# What a laugh



## andyTT180 (Mar 19, 2010)

I was having a look over on the mk2 side earlier and noticed someone had posted a few links to the RCZ forum, its well worth a look heres a few "classic" statements from RCZ owners :lol:

"Philbuk, sorry meant to mention, several neighbours in the past have had Audi TTs - I even considered one before getting the RCZ. There's now not a TT to be seen locally. All the owners we spoke to, said their nerves couldn't take the poor handling on the ungritted country roads. For urban driving then probably fine but for rural, forget it! Hopefully the RCZ will have better handling but, as just posted, I've got the best of both worlds"

"I think we just need to keep our heads up and realise that our car is sooo special, its one of the prettiest and best coupes of the decade.

We should all be so proud that we have so much style and class and choose the RCZ

After having a read at the TT forum I pity most of them because on our forum everyones friends and it has a fun atmosphere the TT forum isnt even 1/10th as special as this one is. Initally I was quite upset to read the hurtful things written about the RCZ but now I realise that the TT forums got some real nasty people on it"

"Hi everyone

I know this is really trivial but I thought it would be fun. Have you all named your RCZs?

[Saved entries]
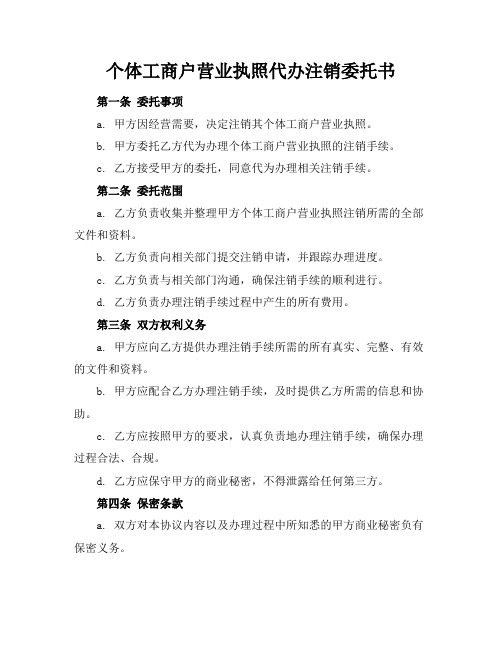 个体工商户营业执照代办注销委托书

第一条 委托事项

a. 甲方因经营需要，决定注销其个体工商户营业执照。

b. 甲方委托乙方代为办理个体工商户营业执照的注销手续。

c. 乙方接受甲方的委托，同意代为办理相关注销手续。

第二条 委托范围

a. 乙方负责收集并整理甲方个体工商户营业执照注销所需的全部文件和资料。

b. 乙方负责向相关部门提交注销申请，并跟踪办理进度。

c. 乙方负责与相关部门沟通，确保注销手续的顺利进行。

d. 乙方负责办理注销手续过程中产生的所有费用。

第三条 双方权利义务

a. 甲方应向乙方提供办理注销手续所需的所有真实、完整、有效的文件和资料。

b. 甲方应配合乙方办理注销手续，及时提供乙方所需的信息和协助。

c. 乙方应按照甲方的要求，认真负责地办理注销手续，确保办理过程合法、合规。

d. 乙方应保守甲方的商业秘密，不得泄露给任何第三方。

第四条 保密条款

a. 双方对本协议内容以及办理过程中所知悉的甲方商业秘密负有保密义务。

* What needs to be done
Transcribe the part of the forum thread above that opens with the words containing "We should all" and closes with "named your RCZs?", word for word.

* Solution to the problem
We should all be so proud that we have so much style and class and choose the RCZ

After having a read at the TT forum I pity most of them because on our forum everyones friends and it has a fun atmosphere the TT forum isnt even 1/10th as special as this one is. Initally I was quite upset to read the hurtful things written about the RCZ but now I realise that the TT forums got some real nasty people on it"

"Hi everyone

I know this is really trivial but I thought it would be fun. Have you all named your RCZs?